Sudan, scontri tra pastori nomadi e milizie del governo

Miliziani dell'Esercito di Liberazione del Popolo SudaneseTensione alle stelle nella parte meridionale del Sudan. Nei giorni scorsi si sono registrati sanguinosi scontri tra pastori nomadi e governativi. Scontri avvenuti nella zona di frontiera tra la regione sudanese del Darfur e il Sud-Sudan, la regione semiautonoma del Paese africano. Cinquantacinque morti e 85 feriti è il bilancio di questi combattimenti. Gli scontri sono nati dopo che miliziani dell’Esercito di Liberazione del Popolo Sudanese, Spla, a cui è affidata la difesa della regione meridionale sono intervenuti per bloccare dei pastori nomadi arabi del Darfur che si erano spinti a sud, nello stato del Bahr al-Ghazali, per cercare pascoli e acqua per il loro bestiame. Da prima ne è nata una scaramuccia che poi, è degenerata in violenti scontri. In merito però, ci sono contrastanti versioni. Secondo l’Spla sarebbero stati militari di Khartoum ad attaccare i miliziani. Versione questa, negata dall’esercito che invece, accusa i governativi del Sud-Sudan di aver provocato gli scontri con i nomadi. Violenze che il portavoce dell’esercito sudanese ha definito una chiara violazione dell’accordo di pace la cui bozza è stata siglata a Doha lo scorso febbraio. Non sarebbe la prima volta che provocazioni dei governativi di Khartoum creano tensioni ai confini tra le due regioni sudanesi. Questa volta però, non sono pochi quelli che temono che possano essere il preludio ad un’azione di forza da parte di Khartoum contro i ribelli del Darfur. Lo scorso 22 aprile un portavoce del gruppo ribelle del ‘Movimento per la giustizia e l’uguaglianza, Jem, aveva annunciato un imminente attacco al Darfur. Il Darfur, è la regione del Sudan dove è in corso una guerra civile che dura ormai dal 2003 e che secondo l’ONU ha causato 300mila morti ed 3 milioni di sfollati. Un attacco che ovviamente non può avvenire se non per una giusta causa. Altrimenti agli occhi della comunità internazionale, che da anni cerca di riportare la pace nella regione promuovendo e sostenendo anche economicamente accordi di pace, apparirebbe come una vile aggressione. Nel frattempo dopo Doha ogni altro colloquio che è seguito non ha dato risultati. Addirittura la data del 15 marzo stabilita per siglare nuove intese è passata nell’indifferenza di tutti.

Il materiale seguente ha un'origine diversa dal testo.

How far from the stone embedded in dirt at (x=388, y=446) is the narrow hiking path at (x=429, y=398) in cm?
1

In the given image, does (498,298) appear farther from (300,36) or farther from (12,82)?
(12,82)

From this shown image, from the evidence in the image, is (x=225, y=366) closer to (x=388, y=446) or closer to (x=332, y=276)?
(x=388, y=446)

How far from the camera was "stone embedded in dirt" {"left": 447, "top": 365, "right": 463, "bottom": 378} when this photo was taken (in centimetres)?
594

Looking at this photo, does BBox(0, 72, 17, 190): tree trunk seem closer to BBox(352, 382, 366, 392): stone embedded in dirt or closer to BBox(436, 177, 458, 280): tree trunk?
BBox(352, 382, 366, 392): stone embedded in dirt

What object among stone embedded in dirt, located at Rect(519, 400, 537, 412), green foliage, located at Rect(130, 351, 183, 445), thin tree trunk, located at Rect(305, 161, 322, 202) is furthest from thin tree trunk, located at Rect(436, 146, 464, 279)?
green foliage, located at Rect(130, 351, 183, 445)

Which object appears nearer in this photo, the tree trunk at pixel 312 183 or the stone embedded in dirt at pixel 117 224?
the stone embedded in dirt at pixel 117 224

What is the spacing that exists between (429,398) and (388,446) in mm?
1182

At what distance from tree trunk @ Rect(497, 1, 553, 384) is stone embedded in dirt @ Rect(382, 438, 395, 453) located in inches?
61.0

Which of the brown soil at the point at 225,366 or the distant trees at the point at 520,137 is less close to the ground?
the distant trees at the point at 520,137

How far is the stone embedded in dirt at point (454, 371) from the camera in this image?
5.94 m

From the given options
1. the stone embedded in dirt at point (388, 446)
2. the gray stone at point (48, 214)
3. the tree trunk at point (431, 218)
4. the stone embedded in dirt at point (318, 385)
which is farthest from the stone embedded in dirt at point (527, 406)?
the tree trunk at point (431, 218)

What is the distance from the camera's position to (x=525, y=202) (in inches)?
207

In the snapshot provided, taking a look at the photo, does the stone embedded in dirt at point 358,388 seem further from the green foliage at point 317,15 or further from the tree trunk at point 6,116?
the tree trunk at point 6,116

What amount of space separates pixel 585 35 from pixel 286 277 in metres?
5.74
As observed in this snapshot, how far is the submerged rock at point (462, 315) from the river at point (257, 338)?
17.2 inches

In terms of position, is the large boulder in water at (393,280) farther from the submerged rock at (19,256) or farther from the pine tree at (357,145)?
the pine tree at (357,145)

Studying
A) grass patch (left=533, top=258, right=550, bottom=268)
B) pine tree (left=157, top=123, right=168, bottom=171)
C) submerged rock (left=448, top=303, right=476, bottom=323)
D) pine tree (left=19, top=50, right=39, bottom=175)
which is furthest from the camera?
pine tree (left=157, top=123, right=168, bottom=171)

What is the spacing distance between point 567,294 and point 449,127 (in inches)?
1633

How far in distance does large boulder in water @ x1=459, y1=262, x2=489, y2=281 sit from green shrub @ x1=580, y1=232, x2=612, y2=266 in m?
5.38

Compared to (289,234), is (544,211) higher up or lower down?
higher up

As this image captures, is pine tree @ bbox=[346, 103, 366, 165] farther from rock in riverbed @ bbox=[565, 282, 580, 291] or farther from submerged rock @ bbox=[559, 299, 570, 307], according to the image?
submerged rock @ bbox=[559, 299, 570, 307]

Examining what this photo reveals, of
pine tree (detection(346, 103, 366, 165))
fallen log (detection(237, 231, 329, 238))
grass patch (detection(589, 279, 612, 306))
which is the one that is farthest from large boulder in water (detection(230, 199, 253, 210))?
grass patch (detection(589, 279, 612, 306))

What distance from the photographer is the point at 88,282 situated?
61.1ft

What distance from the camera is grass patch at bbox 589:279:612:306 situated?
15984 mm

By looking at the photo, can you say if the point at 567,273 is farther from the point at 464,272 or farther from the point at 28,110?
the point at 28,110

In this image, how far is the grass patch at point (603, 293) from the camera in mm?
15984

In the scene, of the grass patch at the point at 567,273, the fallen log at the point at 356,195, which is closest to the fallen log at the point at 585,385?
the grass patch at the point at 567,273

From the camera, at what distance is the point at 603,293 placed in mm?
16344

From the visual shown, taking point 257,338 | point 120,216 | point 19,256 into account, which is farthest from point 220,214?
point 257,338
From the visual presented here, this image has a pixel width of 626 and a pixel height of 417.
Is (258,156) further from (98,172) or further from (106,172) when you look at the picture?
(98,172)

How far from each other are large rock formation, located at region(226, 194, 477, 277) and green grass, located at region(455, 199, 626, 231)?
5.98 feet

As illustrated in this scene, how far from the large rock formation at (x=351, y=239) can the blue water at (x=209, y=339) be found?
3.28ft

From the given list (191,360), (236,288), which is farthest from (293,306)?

In effetti raggiungere un accordo sembra interessare poco a Khartoum che puntava, secondo molti, solo a guadagnare tempo fino al voto dell’11-15 aprile. Un voto che avrebbe dovuto sancire la definitiva consacrazione a leader indiscusso del Sudan del generale Omar Hassan el Bashir. I ribelli, con questa consapevolezza, avevano chiesto invano un rinvio delle elezioni. Non a caso i recenti scontri della scorsa settimana si sono verificati pochi giorni dopo queste prime elezioni presidenziali, legislative e locali multipartitiche svoltesi in Sudan dopo 24 anni. Elezioni che hanno decretato appunto l’elezione a presidente del Sudan di Omar Hassan el Bashir. Prima non lo era di fatto, in quanto dopo aver preso il potere con un colpo di stato nel 1989 si era poi, autoproclamato presidente del Paese africano nel 1993. Con il suo avvento il Sudan si divise in nord, arabo e islamico, e sud, nero, cristiano e animista. Un fatto questo, che ha sancito la divisione del Paese. Una divisione su cui è stato indetto un referendum nel 2011 che dovrà stabilire se dovrà continuare o meno. El Bashir è l’unico capo di Stato in carica nei confronti del quale la Corte penale internazionale dell’Aja, Cpi, ha emesso un mandato d’arresto internazionale per crimini di guerra e contro l’umanità. Crimini che secondo la corte sono stati commessi negli ultimi 7 anni in Darfur. Ed è proprio riferendosi a questa martoriata regione sudanese, che il leader di Khartoum, nel discorso alla nazione tenuto in diretta Tv, subito dopo l’annuncio della sua rielezione alla presidenza della Repubblica, ha affermato: “Vigileremo affinchè venga completato il processo di pace nel Darfur”. Sibilline parole che presto si potrebbero materializzeranno in qualche altra eclatante azione contro il popolo del Darfur a maggioranza nera, cristiana e animista. Contro cui el Bashir ha messo in atto una vera e propria pulizia etnica ricorrendo anche alle sanguinarie milizie arabe dei ‘Janjaweed’.